#### 読解用の抜粋
'''
建物に付属する電気給湯器、ガス給湯器、ガス管、水道管、配管などは加入している保険プランや特約によって補償対象かどうかが分かれます。

※災害時に備える、地震・火災保険の基本はこちらをご覧下さい。

火災保険で火災の家財は補償できる?

というように、家財保険、地震保険、火災保険にて補償の対象となるのが何なのか、大まかにわかりました。火災保険の対象も思った以上に幅広いようです。
ここで気になるのが、火災による家財の損害は火災保険でカバーできないのかということです。

火災保険は建物と家財の2種類がある

火災保険も、地震保険と同様に建物と家財の2種類があります。

火災保険に加入している人でも、家財に保険をかけたい場合は別途で家財保険をつけなければなりません。中には、火災保険に加入すれば、自動的に家財も対象になると思ってしまう人もいます。

火災保険を建物と家財の両方で加入することによって、家財も火災保険と同じ条件で補償を受けることができるのです。

建物だけの火災保険では家財は対象にならない

建物だけの火災保険の場合は、それが火災による損害であっても家財は対象外となります。その場合、建物の損害に対してだけ保険金が支給されることになります。

ですので、火災保険に加入したから冷蔵庫や洗濯機、家具や家電も大丈夫だと安心してはいけません。

まずは、火災保険の内容が「建物」だけなのか、それとも「家財保険」もセットになっているのか確認するように注意して下さい。

火災保険のパターンは4種類

火災保険に加入する方法は4パターンあります。
'''
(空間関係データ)
'''
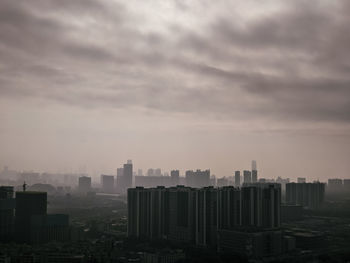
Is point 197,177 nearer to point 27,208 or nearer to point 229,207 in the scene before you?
point 229,207

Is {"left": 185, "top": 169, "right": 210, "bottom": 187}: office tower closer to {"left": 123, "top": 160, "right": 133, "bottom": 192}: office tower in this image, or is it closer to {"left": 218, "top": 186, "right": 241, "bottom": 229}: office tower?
{"left": 123, "top": 160, "right": 133, "bottom": 192}: office tower

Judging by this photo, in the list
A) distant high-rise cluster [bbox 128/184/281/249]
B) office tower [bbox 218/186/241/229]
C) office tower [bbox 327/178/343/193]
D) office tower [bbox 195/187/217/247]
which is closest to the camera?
office tower [bbox 195/187/217/247]

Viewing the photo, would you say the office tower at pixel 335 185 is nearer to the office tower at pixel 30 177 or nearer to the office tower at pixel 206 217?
the office tower at pixel 30 177

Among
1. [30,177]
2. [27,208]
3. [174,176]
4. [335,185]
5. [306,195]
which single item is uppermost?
[174,176]

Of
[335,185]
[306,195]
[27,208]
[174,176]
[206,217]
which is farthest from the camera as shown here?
[335,185]

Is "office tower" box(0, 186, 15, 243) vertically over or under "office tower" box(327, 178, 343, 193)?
under

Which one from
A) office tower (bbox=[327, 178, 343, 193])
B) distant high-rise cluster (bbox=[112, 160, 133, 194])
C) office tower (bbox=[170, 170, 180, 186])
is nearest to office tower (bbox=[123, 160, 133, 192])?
distant high-rise cluster (bbox=[112, 160, 133, 194])

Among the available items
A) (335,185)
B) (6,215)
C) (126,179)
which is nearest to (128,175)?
(126,179)
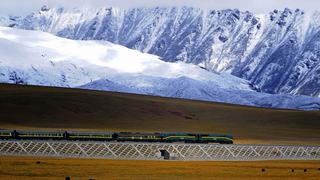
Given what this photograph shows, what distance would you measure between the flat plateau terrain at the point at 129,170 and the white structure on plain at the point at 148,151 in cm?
734

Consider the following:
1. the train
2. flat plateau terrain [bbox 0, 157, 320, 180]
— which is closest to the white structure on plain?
the train

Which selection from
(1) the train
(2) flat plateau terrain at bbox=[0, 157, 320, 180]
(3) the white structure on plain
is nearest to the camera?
(2) flat plateau terrain at bbox=[0, 157, 320, 180]

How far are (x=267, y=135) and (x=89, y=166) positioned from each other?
3864 inches

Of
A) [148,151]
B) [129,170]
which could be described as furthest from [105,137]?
[129,170]

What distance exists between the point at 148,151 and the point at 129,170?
3597 cm

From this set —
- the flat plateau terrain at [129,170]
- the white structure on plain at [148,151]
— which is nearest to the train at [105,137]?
the white structure on plain at [148,151]

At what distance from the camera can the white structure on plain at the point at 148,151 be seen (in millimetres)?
117688

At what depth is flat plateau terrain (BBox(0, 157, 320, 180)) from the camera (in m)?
84.3

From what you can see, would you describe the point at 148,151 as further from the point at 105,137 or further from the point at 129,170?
the point at 129,170

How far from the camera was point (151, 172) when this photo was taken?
91250 mm

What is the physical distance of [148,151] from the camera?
12912cm

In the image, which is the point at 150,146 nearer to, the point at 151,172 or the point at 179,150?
the point at 179,150

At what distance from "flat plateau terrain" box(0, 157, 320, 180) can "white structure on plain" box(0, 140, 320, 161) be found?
734 cm

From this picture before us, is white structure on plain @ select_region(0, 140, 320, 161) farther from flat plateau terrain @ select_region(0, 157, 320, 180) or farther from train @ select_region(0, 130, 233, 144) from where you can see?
flat plateau terrain @ select_region(0, 157, 320, 180)
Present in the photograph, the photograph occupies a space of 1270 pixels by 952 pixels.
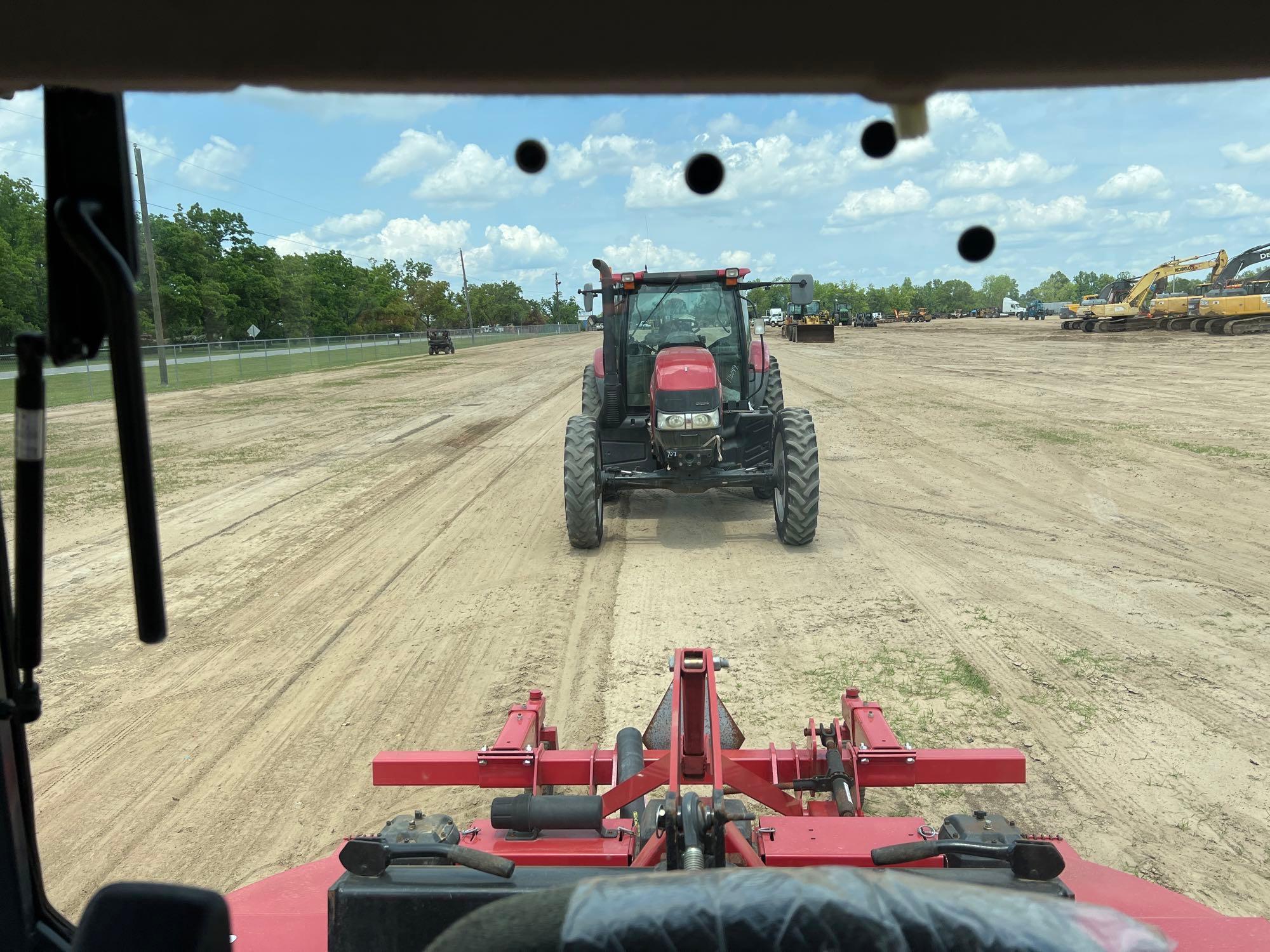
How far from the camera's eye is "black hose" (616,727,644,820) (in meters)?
3.33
'''
#### 問題の詳細
火災保険についての文章を、最後の文のあとから書き継いでください。

#### この問題の出力
  1. 建物のみ火災保険に加入する(持ち家、オーナー)
  2. 建物と家財の両方で火災保険に加入する(持ち家)
  3. 火災保険の損害賠償責任補償にだけ加入する(賃貸)
  4. 家財と火災保険の特約のセットで加入する(賃貸)
といった方法です。
持ち家なのか、賃貸住宅のオーナーなのか、それとも賃貸なのかによって必要となる補償が異なります。

持ち家であれば

建物だけに火災保険をつける、あるいは、建物と家財の両方で火災保険に加入する方法があります。

賃貸住宅のオーナーであれば

家財は借主の所有物なので家財への補償は必要なくなります。従って、火災保険も地震保険も建物だけの補償で充分ということになります。

賃貸住宅の人は

建物に火災保険をつける必要はありませんが、自分の過失が原因となって火災を引き起こしてしまう可能性があります。
賃貸の人が加入する火災保険は貸主への賠償責任を補償する特約として加入します。
賃貸で家財保険をつけたい人は

賃貸の人が火災保険に家財保険を合わせてつけたい場合には、賠償責任を補償する火災保険と火災保険の家財保険を組み合わせる方法があります。

さらに充実した補償を希望する場合は、地震保険の家財保険を付け足すことができます。

※火災保険は何のために入るのか、注意点や節約術はこちらの記事も参考にして下さい。

※火災保険の一戸建ての相場はこちらでご覧頂けます。

家財保険の仕組みや条件

では、そもそも家財保険のみを単独で加入することはできるのでしょうか。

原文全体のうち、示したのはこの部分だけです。